**Compito breve**
Converti tutti i record in una lista JSON di stringhe, una per ciascuna riga, saltando le righe vuote. Escludi le immagini dalla risposta.
========
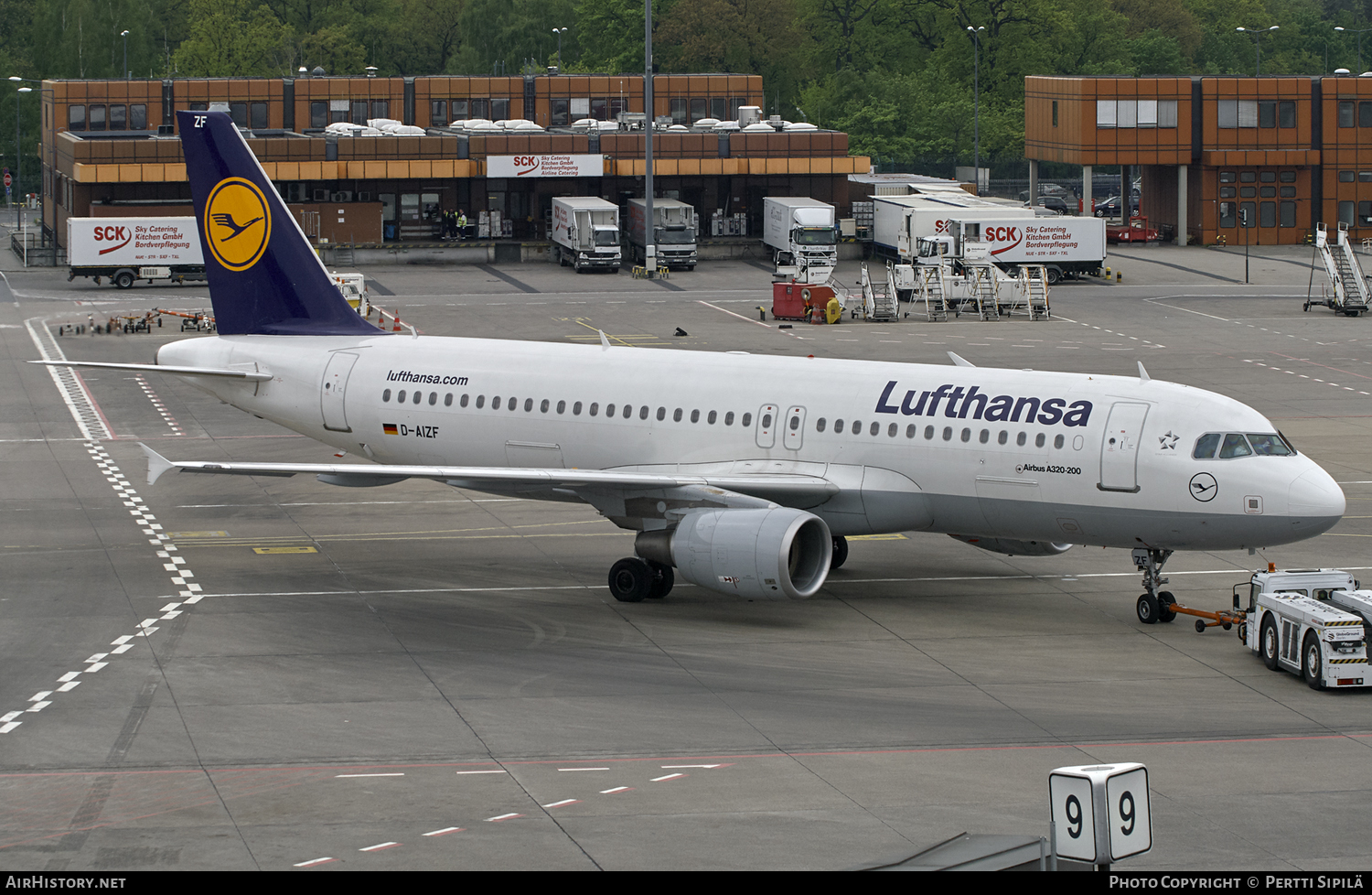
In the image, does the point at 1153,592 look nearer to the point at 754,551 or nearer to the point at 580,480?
the point at 754,551

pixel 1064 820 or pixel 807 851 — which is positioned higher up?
pixel 1064 820

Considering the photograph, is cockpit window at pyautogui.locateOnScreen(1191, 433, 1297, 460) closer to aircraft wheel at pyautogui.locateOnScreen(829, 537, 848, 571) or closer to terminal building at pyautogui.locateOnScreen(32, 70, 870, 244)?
aircraft wheel at pyautogui.locateOnScreen(829, 537, 848, 571)

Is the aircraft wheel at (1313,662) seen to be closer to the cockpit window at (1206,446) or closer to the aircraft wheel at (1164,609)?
the aircraft wheel at (1164,609)

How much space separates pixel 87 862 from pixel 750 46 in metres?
174

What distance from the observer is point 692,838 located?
23.3 meters

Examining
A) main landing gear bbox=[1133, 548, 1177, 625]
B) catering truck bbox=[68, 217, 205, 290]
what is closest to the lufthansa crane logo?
main landing gear bbox=[1133, 548, 1177, 625]

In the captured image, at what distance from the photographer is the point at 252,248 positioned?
4416 cm

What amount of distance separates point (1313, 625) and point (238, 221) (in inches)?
1075

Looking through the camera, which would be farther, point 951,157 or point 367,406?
point 951,157

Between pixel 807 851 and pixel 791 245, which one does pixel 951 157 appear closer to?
pixel 791 245

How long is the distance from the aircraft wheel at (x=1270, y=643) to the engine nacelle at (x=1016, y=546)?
6.16m

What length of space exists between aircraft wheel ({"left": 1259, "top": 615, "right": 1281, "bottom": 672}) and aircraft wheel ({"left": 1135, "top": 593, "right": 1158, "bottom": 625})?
2.88m

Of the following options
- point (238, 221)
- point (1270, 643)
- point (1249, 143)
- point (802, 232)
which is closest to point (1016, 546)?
point (1270, 643)

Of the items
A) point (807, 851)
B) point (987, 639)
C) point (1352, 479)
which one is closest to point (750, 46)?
point (1352, 479)
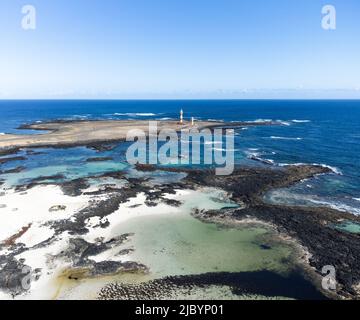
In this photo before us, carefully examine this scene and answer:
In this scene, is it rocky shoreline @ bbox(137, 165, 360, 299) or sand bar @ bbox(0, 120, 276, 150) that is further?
sand bar @ bbox(0, 120, 276, 150)

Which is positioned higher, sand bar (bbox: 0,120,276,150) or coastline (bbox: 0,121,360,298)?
sand bar (bbox: 0,120,276,150)

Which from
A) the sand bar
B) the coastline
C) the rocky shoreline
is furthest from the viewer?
the sand bar

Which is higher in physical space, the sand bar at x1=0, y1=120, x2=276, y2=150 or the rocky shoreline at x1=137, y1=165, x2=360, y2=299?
the sand bar at x1=0, y1=120, x2=276, y2=150

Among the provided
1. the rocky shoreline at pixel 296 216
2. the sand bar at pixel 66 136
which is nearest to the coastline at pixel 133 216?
the rocky shoreline at pixel 296 216

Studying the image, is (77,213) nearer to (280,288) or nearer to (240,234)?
(240,234)

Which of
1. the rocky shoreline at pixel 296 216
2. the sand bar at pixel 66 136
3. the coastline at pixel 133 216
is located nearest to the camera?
the coastline at pixel 133 216

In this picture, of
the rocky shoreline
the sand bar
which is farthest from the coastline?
the sand bar

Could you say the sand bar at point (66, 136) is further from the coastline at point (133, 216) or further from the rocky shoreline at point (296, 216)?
the rocky shoreline at point (296, 216)

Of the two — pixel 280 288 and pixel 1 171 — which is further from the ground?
pixel 1 171

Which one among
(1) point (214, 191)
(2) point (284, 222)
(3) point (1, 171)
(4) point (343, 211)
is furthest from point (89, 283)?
(3) point (1, 171)

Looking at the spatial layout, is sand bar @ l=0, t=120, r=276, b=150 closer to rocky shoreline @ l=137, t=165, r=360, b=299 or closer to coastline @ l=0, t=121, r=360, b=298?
coastline @ l=0, t=121, r=360, b=298

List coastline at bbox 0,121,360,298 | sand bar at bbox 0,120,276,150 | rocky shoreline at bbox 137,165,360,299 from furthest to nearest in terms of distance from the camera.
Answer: sand bar at bbox 0,120,276,150 < rocky shoreline at bbox 137,165,360,299 < coastline at bbox 0,121,360,298
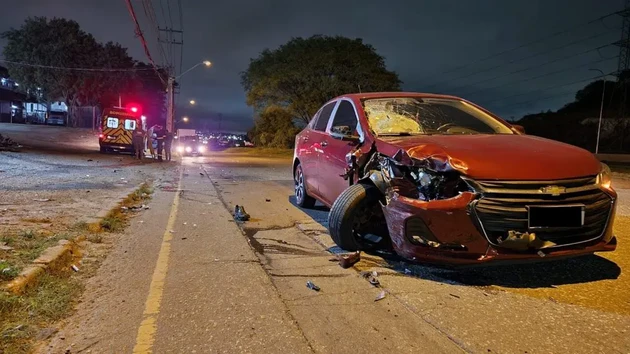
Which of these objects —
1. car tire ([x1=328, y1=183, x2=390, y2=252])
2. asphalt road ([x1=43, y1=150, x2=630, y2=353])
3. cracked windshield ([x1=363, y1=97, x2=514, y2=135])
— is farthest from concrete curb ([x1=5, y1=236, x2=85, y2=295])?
cracked windshield ([x1=363, y1=97, x2=514, y2=135])

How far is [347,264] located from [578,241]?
1.93 m

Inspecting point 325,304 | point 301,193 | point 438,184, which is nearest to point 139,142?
point 301,193

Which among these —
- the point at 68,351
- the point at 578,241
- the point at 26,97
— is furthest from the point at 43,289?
the point at 26,97

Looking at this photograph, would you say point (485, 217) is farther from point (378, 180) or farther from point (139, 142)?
point (139, 142)

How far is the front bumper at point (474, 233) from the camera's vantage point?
11.0 feet

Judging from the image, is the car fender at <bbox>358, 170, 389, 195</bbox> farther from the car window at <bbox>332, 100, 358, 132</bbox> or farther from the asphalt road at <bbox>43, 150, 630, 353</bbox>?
the car window at <bbox>332, 100, 358, 132</bbox>

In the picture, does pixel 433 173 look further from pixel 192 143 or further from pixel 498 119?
pixel 192 143

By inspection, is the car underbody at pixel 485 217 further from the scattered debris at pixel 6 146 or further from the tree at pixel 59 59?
the tree at pixel 59 59

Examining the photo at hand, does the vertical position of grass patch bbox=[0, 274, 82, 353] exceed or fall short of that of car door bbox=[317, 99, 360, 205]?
it falls short

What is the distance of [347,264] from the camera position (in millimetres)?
4238

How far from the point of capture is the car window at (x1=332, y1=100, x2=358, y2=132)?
5405 millimetres

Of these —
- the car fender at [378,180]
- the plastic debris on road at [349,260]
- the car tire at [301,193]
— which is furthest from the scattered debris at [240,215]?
the car fender at [378,180]

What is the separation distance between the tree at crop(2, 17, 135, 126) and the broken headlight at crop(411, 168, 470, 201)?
50574mm

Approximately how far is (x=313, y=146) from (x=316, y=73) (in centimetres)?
3095
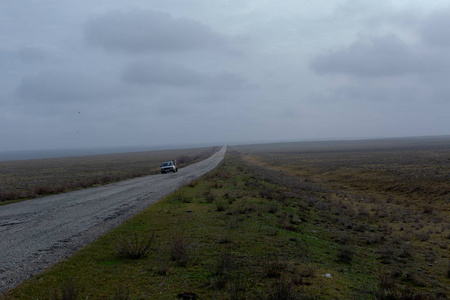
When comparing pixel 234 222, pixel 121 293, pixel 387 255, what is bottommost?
pixel 387 255

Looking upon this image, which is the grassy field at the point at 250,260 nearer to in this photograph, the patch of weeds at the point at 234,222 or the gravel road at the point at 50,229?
the patch of weeds at the point at 234,222

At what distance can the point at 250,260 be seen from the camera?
288 inches

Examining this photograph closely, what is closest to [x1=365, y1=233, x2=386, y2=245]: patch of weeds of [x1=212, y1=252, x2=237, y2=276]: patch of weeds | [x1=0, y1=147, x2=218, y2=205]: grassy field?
[x1=212, y1=252, x2=237, y2=276]: patch of weeds

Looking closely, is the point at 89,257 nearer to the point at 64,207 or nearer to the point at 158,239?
the point at 158,239

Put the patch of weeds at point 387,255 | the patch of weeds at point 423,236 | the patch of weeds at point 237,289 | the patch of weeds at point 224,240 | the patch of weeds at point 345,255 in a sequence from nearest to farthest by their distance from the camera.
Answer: the patch of weeds at point 237,289
the patch of weeds at point 345,255
the patch of weeds at point 387,255
the patch of weeds at point 224,240
the patch of weeds at point 423,236

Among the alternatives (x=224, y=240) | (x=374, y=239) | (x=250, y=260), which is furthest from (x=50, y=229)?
(x=374, y=239)

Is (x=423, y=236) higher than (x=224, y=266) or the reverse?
the reverse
========
**Risposta completa**
[
  "In the image, does the point at 1153,592 look nearer to the point at 754,551 or nearer to the point at 580,480?",
  "the point at 754,551",
  "pixel 1064 820 or pixel 807 851 — which is positioned higher up?",
  "pixel 1064 820",
  "Considering the photograph, is cockpit window at pyautogui.locateOnScreen(1191, 433, 1297, 460) closer to aircraft wheel at pyautogui.locateOnScreen(829, 537, 848, 571) or closer to terminal building at pyautogui.locateOnScreen(32, 70, 870, 244)?",
  "aircraft wheel at pyautogui.locateOnScreen(829, 537, 848, 571)",
  "Is the aircraft wheel at (1313,662) seen to be closer to the cockpit window at (1206,446) or closer to the aircraft wheel at (1164,609)?",
  "the aircraft wheel at (1164,609)",
  "How much space separates pixel 87 862 from pixel 750 46 in metres?",
  "174",
  "What distance from the observer is point 692,838 located?",
  "23.3 meters",
  "Examining",
  "A) main landing gear bbox=[1133, 548, 1177, 625]",
  "B) catering truck bbox=[68, 217, 205, 290]",
  "what is closest to the lufthansa crane logo?",
  "main landing gear bbox=[1133, 548, 1177, 625]",
  "In the captured image, at what distance from the photographer is the point at 252,248 positioned?",
  "4416 cm",
  "What amount of distance separates point (1313, 625) and point (238, 221) (in inches)?",
  "1075",
  "Looking through the camera, which would be farther, point 951,157 or point 367,406?",
  "point 951,157",
  "Between pixel 807 851 and pixel 791 245, which one does pixel 951 157 appear closer to?",
  "pixel 791 245",
  "How long is the distance from the aircraft wheel at (x=1270, y=643) to the engine nacelle at (x=1016, y=546)?",
  "6.16m",
  "What length of space exists between aircraft wheel ({\"left\": 1259, \"top\": 615, \"right\": 1281, \"bottom\": 672}) and aircraft wheel ({\"left\": 1135, \"top\": 593, \"right\": 1158, \"bottom\": 625})?",
  "2.88m",
  "Of the following options",
  "- point (238, 221)",
  "- point (1270, 643)",
  "- point (1249, 143)",
  "- point (802, 232)",
  "which is closest to point (1016, 546)?",
  "point (1270, 643)",
  "Of the items",
  "A) point (807, 851)",
  "B) point (987, 639)",
  "C) point (1352, 479)",
  "which one is closest to point (750, 46)?",
  "point (1352, 479)",
  "In this photo before us, carefully examine this scene and answer:",
  "In this scene, is it rocky shoreline @ bbox(137, 165, 360, 299) or sand bar @ bbox(0, 120, 276, 150) that is further?",
  "sand bar @ bbox(0, 120, 276, 150)",
  "Which is positioned higher, sand bar (bbox: 0,120,276,150) or coastline (bbox: 0,121,360,298)?",
  "sand bar (bbox: 0,120,276,150)",
  "Which from",
  "A) the sand bar",
  "B) the coastline",
  "C) the rocky shoreline",
  "is furthest from the viewer?",
  "the sand bar",
  "Which is higher in physical space, the sand bar at x1=0, y1=120, x2=276, y2=150 or the rocky shoreline at x1=137, y1=165, x2=360, y2=299?",
  "the sand bar at x1=0, y1=120, x2=276, y2=150",
  "Among the provided",
  "1. the rocky shoreline at pixel 296 216",
  "2. the sand bar at pixel 66 136",
  "which is nearest to the coastline at pixel 133 216?",
  "the rocky shoreline at pixel 296 216",
  "Studying the image, is (77,213) nearer to (280,288) or nearer to (240,234)?",
  "(240,234)",
  "Which of",
  "1. the rocky shoreline at pixel 296 216",
  "2. the sand bar at pixel 66 136",
  "3. the coastline at pixel 133 216",
  "is located nearest to the camera?",
  "the coastline at pixel 133 216",
  "In this picture, of",
  "the rocky shoreline",
  "the sand bar",
  "which is farthest from the coastline?",
  "the sand bar",
  "Could you say the sand bar at point (66, 136) is further from the coastline at point (133, 216) or further from the rocky shoreline at point (296, 216)?",
  "the rocky shoreline at point (296, 216)",
  "Of the two — pixel 280 288 and pixel 1 171 — which is further from the ground?",
  "pixel 1 171",
  "Which one among",
  "(1) point (214, 191)",
  "(2) point (284, 222)",
  "(3) point (1, 171)",
  "(4) point (343, 211)",
  "is furthest from point (89, 283)?",
  "(3) point (1, 171)",
  "Looking at the spatial layout, is sand bar @ l=0, t=120, r=276, b=150 closer to rocky shoreline @ l=137, t=165, r=360, b=299 or closer to coastline @ l=0, t=121, r=360, b=298?",
  "coastline @ l=0, t=121, r=360, b=298",
  "List coastline at bbox 0,121,360,298 | sand bar at bbox 0,120,276,150 | rocky shoreline at bbox 137,165,360,299 from furthest to nearest in terms of distance from the camera.",
  "Answer: sand bar at bbox 0,120,276,150 < rocky shoreline at bbox 137,165,360,299 < coastline at bbox 0,121,360,298",
  "Which of these objects —",
  "1. car tire ([x1=328, y1=183, x2=390, y2=252])",
  "2. asphalt road ([x1=43, y1=150, x2=630, y2=353])",
  "3. cracked windshield ([x1=363, y1=97, x2=514, y2=135])",
  "— is farthest from concrete curb ([x1=5, y1=236, x2=85, y2=295])?",
  "cracked windshield ([x1=363, y1=97, x2=514, y2=135])",
  "How far is [347,264] located from [578,241]?",
  "1.93 m",
  "Inspecting point 325,304 | point 301,193 | point 438,184, which is nearest to point 139,142?",
  "point 301,193",
  "Which among these —",
  "- the point at 68,351",
  "- the point at 578,241",
  "- the point at 26,97",
  "— is furthest from the point at 43,289?",
  "the point at 26,97",
  "Looking at this photograph, would you say point (485, 217) is farther from point (378, 180) or farther from point (139, 142)?",
  "point (139, 142)",
  "How far is the front bumper at point (474, 233) from the camera's vantage point?",
  "11.0 feet",
  "Judging from the image, is the car fender at <bbox>358, 170, 389, 195</bbox> farther from the car window at <bbox>332, 100, 358, 132</bbox> or farther from the asphalt road at <bbox>43, 150, 630, 353</bbox>?",
  "the car window at <bbox>332, 100, 358, 132</bbox>",
  "In the picture, does pixel 433 173 look further from pixel 192 143 or further from pixel 498 119?",
  "pixel 192 143",
  "By inspection, is the car underbody at pixel 485 217 further from the scattered debris at pixel 6 146 or further from the tree at pixel 59 59?",
  "the tree at pixel 59 59",
  "Examining the photo at hand, does the vertical position of grass patch bbox=[0, 274, 82, 353] exceed or fall short of that of car door bbox=[317, 99, 360, 205]?",
  "it falls short",
  "What is the distance of [347,264] from the camera position (in millimetres)?",
  "4238",
  "How far from the point of capture is the car window at (x1=332, y1=100, x2=358, y2=132)?",
  "5405 millimetres",
  "Of these —",
  "- the car fender at [378,180]",
  "- the plastic debris on road at [349,260]",
  "- the car tire at [301,193]",
  "— which is furthest from the scattered debris at [240,215]?",
  "the car fender at [378,180]",
  "What is the separation distance between the tree at crop(2, 17, 135, 126) and the broken headlight at crop(411, 168, 470, 201)?",
  "50574mm",
  "Approximately how far is (x=313, y=146) from (x=316, y=73) (in centimetres)?",
  "3095",
  "When comparing pixel 234 222, pixel 121 293, pixel 387 255, what is bottommost?",
  "pixel 387 255",
  "Looking upon this image, which is the grassy field at the point at 250,260 nearer to in this photograph, the patch of weeds at the point at 234,222 or the gravel road at the point at 50,229?",
  "the patch of weeds at the point at 234,222",
  "At what distance can the point at 250,260 be seen from the camera?",
  "288 inches",
  "Examining this photograph closely, what is closest to [x1=365, y1=233, x2=386, y2=245]: patch of weeds of [x1=212, y1=252, x2=237, y2=276]: patch of weeds | [x1=0, y1=147, x2=218, y2=205]: grassy field?",
  "[x1=212, y1=252, x2=237, y2=276]: patch of weeds",
  "Looking closely, is the point at 89,257 nearer to the point at 64,207 or nearer to the point at 158,239?",
  "the point at 158,239",
  "Put the patch of weeds at point 387,255 | the patch of weeds at point 423,236 | the patch of weeds at point 237,289 | the patch of weeds at point 224,240 | the patch of weeds at point 345,255 in a sequence from nearest to farthest by their distance from the camera.",
  "Answer: the patch of weeds at point 237,289",
  "the patch of weeds at point 345,255",
  "the patch of weeds at point 387,255",
  "the patch of weeds at point 224,240",
  "the patch of weeds at point 423,236",
  "Among the alternatives (x=224, y=240) | (x=374, y=239) | (x=250, y=260), which is furthest from (x=50, y=229)?",
  "(x=374, y=239)",
  "Is (x=423, y=236) higher than (x=224, y=266) or the reverse?",
  "the reverse"
]